Analysts say the issues raised in Kuti’s music still apply to today’s Nigeria because of a continued lack of accountability.

Joachim MacEbong, a governance analyst at Lagos-based Stears, cites as examples, songs like Unknown Soldiers and Army Arrangement, released in 1979 and 1984 respectively.

“Many of his songs are still very relevant in today’s society,” he told Al Jazeera. “Something like Unknown Soldier and Army Arrangement for example …the same way the soldier is unknown and doesn’t have any name and someone is killed by a stray bullet, for example, is the same way people are still corrupt.”

A man carries empty petrol containers in Nigeria
A man carries empty petrol containers outside the NNPC mega petrol station in Abuja, Nigeria on May 25, 2015 [Afolabi Sotunde/Reuters]

‘Closer to the root’

Now in its 25th year, Felabration is one of the biggest music festivals on the continent and its appeal has spread to a younger crowd, including some fans who were not born when Kuti was alive.

Abiodun Magic, a staffer of a Nigerian telecommunications company, has attended three editions and says the festival has now become a communal gathering for him and his friends.

“It is our own celebration for the community where we come together and have fun.
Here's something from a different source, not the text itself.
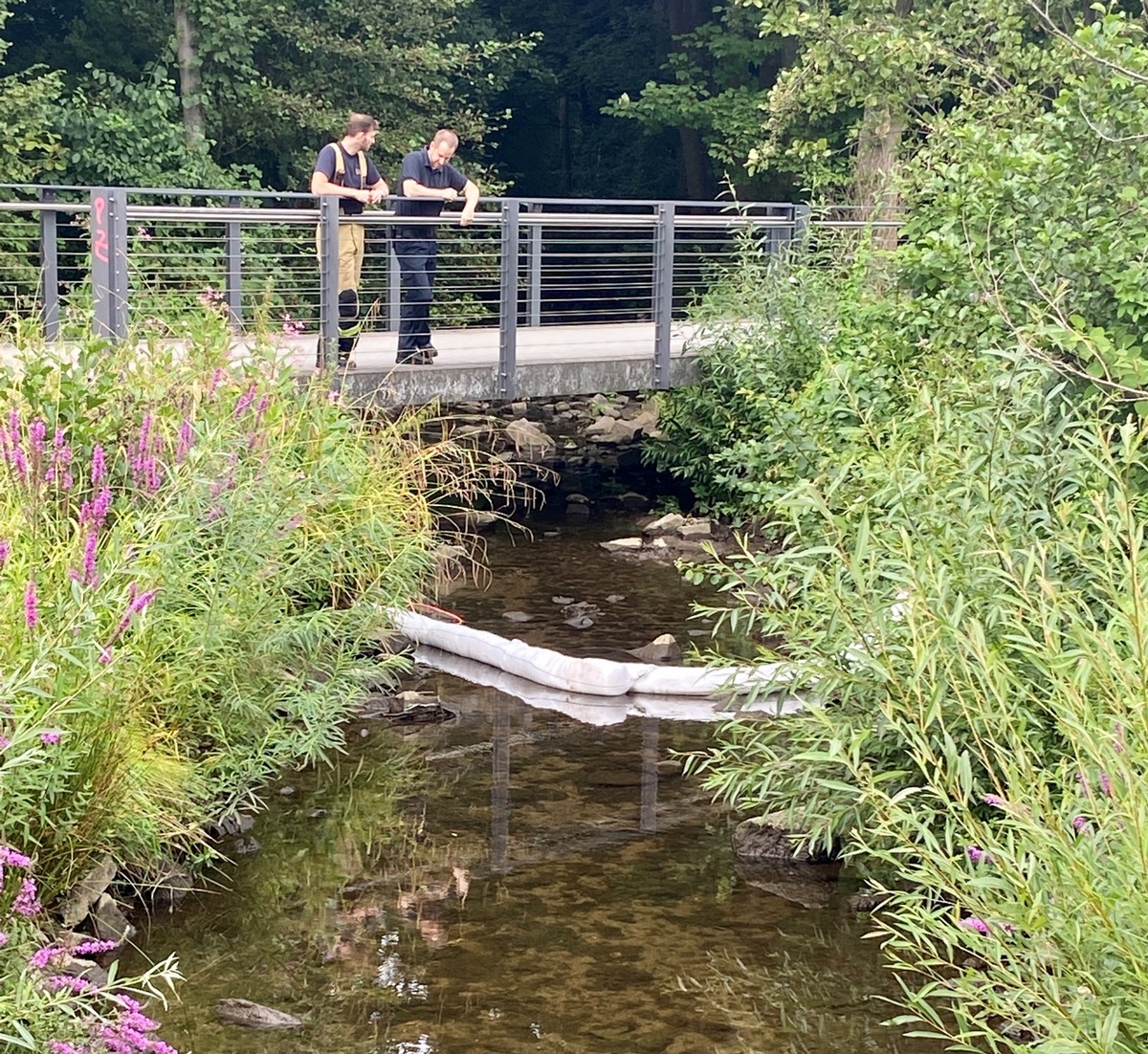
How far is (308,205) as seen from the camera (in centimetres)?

This is one opportunity where you get to feel closer to the root [of contemporary Nigerian music],” he said, heading back into the hall through wafts of marijuana smoke. “And it is completely free.”

Fela’s family continues his legacy of activism and music; his sons Seun (who inherited his band) and Femi, and grandson Made Kuti, all world-famous instrumentalists, sing across continents. They play a style similar to Kuti’s and interrogate similar socially conscious themes.

That legacy is also somewhat present in Afrobeats, arguably Nigeria’s biggest current export, which was spawned from Kuti’s Afrobeat. Some of Nigeria’s biggest artists like Wizkid and Burna Boy, both Grammy Award winners whose songs have repeatedly charted globally, continue to draw influence from him and sample his music.

Industry experts say some of these themes have continued, even if there has been a decline in the practice of speaking truth to power and a deviation to more hedonistic themes.

“The music [of today’s artists] is representing their experience as Nigerian youths and some are more expressive than others,” said Adeoye. “They are not challenging in the way that Fela did. But the heart of it is still representing the experiences of the average Nigerian.”

But for Stears’ MacEbong, the continuous relevance of themes in Kuti’s music to Nigeria’s current economic and political situation does not bode well for Nigeria and is evidence of a lack of progress in Africa’s largest democracy – and economy.

“I am hoping for a day when Fela’s music is not quite as relevant simply because the Nigerian society is a lot better,” he said.